One European executive involved in Gfanz said: “The Americans are totally obsessed about not being sued by Texas. The banks have been the worst.”

Gfanz has “been dismantled step by step”, said Ben Caldecott, founding director of Oxford university’s Sustainable Finance Group. “Some [alliances] have a sunset clause and others like zombies persist even though they’re not very useful.” 

Gfanz said it had achieved its initial goal of “developing the building blocks of a financial system capable of financing the transition to net zero”.

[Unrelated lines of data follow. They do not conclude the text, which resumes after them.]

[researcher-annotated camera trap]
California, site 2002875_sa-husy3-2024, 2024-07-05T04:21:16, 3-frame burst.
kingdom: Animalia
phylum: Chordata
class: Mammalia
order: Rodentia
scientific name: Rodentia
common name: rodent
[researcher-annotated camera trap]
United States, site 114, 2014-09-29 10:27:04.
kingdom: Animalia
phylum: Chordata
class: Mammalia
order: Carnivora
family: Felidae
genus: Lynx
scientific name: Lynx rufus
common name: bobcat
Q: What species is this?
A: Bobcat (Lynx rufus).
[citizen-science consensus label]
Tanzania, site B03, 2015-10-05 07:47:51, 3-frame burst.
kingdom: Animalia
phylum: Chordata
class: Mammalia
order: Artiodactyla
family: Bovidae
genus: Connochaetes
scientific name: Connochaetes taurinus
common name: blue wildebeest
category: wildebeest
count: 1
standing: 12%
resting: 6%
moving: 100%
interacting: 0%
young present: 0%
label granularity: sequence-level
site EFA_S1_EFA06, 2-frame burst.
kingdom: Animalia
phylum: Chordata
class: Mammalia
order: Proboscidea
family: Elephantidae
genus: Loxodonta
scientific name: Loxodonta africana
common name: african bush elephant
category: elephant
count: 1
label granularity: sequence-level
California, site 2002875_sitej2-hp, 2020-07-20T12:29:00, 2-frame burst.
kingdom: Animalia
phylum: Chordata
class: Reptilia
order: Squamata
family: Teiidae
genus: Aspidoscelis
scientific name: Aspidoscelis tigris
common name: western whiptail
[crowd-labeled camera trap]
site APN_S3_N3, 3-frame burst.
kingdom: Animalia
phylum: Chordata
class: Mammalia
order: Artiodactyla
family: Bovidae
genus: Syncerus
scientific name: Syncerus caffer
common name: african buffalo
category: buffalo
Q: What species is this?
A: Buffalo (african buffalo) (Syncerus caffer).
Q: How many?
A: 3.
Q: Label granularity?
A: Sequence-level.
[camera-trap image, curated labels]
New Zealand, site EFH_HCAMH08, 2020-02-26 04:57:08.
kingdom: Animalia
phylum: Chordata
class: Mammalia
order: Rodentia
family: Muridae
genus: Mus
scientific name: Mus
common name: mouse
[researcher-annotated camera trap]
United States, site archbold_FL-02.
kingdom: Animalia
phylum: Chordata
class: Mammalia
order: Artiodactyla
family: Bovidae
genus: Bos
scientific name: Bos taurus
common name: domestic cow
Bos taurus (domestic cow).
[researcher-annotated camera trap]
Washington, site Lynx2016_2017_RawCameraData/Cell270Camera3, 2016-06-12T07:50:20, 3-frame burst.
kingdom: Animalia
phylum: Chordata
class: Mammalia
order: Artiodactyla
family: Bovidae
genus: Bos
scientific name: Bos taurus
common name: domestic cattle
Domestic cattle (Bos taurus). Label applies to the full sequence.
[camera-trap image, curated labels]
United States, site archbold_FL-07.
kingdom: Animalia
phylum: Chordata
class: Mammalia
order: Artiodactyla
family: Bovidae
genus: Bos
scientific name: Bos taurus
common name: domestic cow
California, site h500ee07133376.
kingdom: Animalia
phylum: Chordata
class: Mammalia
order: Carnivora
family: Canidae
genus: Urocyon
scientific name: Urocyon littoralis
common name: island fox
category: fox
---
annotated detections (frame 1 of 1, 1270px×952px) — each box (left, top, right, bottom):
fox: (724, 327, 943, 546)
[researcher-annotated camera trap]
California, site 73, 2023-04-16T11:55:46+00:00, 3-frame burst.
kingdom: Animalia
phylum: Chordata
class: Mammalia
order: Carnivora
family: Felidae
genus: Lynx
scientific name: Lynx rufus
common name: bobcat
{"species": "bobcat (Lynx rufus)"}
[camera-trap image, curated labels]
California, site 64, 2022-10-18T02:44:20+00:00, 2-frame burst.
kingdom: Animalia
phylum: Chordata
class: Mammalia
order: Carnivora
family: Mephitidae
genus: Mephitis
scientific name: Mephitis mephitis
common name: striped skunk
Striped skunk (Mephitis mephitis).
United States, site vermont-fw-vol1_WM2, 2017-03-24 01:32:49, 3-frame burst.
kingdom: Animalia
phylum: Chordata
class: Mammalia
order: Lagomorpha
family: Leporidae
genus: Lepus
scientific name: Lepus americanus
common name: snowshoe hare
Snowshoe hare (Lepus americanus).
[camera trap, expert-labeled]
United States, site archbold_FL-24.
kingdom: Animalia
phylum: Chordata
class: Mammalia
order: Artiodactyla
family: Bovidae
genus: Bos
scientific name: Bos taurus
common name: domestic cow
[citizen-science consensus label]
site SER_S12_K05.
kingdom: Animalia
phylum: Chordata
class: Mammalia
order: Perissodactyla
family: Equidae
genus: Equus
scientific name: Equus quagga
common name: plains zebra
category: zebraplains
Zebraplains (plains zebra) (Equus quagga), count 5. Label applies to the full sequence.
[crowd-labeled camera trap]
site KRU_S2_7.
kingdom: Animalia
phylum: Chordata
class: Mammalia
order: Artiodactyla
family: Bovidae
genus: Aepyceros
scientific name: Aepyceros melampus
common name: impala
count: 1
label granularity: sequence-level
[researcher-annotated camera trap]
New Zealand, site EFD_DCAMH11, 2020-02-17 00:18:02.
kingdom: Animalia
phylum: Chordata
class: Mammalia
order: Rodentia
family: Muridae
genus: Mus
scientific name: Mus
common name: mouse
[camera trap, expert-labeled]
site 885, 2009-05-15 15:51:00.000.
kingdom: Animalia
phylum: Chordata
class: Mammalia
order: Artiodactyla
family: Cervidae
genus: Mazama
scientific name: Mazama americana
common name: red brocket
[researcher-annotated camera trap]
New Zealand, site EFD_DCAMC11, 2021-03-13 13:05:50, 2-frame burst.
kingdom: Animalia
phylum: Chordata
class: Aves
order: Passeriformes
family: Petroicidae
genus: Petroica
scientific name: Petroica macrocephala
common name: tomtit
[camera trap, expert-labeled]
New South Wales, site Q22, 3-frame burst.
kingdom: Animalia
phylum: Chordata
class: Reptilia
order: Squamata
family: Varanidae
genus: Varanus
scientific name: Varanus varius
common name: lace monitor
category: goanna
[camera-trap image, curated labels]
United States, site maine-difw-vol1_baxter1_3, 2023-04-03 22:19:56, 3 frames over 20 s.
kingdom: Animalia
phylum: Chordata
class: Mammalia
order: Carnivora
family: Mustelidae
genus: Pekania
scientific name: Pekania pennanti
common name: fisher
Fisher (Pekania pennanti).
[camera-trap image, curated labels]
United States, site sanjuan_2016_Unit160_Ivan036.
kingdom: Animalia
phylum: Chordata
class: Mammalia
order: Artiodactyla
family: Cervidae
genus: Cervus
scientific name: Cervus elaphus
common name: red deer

This month it said that it would no longer serve as an umbrella for industry net zero groups, focusing instead on galvanising investments in the green transition by a group of senior financiers.

Former Bank of England governor Mark Carney, who launched Gfanz in 2021, kicked off his campaign to become Canada’s prime minister this week. He is no longer a member of Gfanz’s leadership team according to the organisation’s website.

Separately, the Federal Reserve Board said on Friday that it had left a “green” network of central banks which Carney co-founded in 2017.

Deutsche Bank and UBS declined to comment. HSBC and people close to Carney did not respond to a request for comment. NZBA said it would “engage with all members on strategic priorities” in line with its governance process.